Your objective.
Using the article on the 1st Mountain Division, explain why the division was disbanded on 30 September 2001, in one to three sentences.

Selected text.
┌────────
- 1st Mountain Division insignia
- Active: 14 November 1956 – 30 September 2001
- Country: West Germany (1956-1990) Germany (1990-2001)
- Branch: Army
- Type: Gebirgsjäger
- Role: Mountain warfare
- Size: Division
- Part of: German II Corps
- Garrison/HQ: Garmisch-Partenkirchen(1956-1994) Bayern-Kaserne(1994-2001)
- March: Kaiserjäger

Insignia
- Identification symbol: Edelweiss

= 1st Mountain Division (Bundeswehr) =

The 1st Mountain Division (1. Gebirgsdivision) was a West German mountain infantry formation. It was part of the II Corps of the Bundeswehr. In the wake of military restructuring brought about by the end of the Cold War, the 1st Mountain Division was disbanded on 30 September 2001.

The division was constituted in November 1956 as part of the II Corps of the Bundeswehr. As initially formed, it had two brigade-sized battle-groups, "A8" and "B8" (despite its numerical designation, the division was considered the eighth division of the Bundeswehr). In 1959, the battle-groups were retitled the 22nd and 23rd Mountain Brigades, and the division also took command over the 24th Panzer Brigade. In 1966, the 24th Panzer Brigade was transformed into the 24th Panzergrenadier Brigade. This structure remained stable until 1981, when the 24th Brigade once again became a Panzer brigade and the 22nd Mountain Brigade was transformed into a Panzergrenadier brigade, leaving only a third of the division's troops as mountain infantry. The 56th Local Defense Brigade was also subordinated to the division. Division headquarters was located at Garmisch-Partenkirchen.
└────────
Raw data.
┌────────
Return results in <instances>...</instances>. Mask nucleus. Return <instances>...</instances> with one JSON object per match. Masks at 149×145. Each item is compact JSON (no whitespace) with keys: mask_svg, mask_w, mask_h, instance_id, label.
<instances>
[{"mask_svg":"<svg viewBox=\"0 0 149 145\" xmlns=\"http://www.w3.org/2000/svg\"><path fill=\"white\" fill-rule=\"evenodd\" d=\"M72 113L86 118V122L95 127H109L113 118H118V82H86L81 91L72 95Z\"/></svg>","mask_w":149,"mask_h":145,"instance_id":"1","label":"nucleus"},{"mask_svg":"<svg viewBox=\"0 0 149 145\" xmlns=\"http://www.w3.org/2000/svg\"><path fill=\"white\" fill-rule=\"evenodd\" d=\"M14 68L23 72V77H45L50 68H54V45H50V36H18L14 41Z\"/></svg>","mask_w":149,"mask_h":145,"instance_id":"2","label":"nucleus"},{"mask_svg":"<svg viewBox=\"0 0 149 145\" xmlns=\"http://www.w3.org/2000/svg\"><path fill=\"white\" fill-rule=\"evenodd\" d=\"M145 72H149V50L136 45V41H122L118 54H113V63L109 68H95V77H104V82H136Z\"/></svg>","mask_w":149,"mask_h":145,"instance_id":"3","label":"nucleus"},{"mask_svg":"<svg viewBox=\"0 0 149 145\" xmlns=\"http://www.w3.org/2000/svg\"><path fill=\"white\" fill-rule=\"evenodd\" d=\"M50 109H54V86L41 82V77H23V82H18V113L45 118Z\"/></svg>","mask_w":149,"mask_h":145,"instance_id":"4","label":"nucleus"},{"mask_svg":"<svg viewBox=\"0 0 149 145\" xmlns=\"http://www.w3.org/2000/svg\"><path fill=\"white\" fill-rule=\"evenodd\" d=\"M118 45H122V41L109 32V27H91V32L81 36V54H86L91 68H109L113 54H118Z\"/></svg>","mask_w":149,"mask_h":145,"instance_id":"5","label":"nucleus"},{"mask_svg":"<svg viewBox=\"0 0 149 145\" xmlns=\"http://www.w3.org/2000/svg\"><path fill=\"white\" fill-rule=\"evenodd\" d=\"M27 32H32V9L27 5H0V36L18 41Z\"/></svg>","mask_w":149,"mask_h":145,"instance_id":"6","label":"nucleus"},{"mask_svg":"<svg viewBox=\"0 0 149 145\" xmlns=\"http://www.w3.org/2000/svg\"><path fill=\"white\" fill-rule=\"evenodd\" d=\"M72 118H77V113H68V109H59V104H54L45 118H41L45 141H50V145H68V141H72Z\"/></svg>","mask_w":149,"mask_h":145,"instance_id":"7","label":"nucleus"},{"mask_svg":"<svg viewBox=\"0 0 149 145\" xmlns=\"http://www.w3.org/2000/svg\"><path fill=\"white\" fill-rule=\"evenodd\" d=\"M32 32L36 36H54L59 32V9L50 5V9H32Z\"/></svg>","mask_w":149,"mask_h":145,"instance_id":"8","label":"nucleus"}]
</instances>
└────────
Response to this exercise.
The 1st Mountain Division was disbanded on 30 September 2001 as part of the military restructuring that followed the end of the Cold War.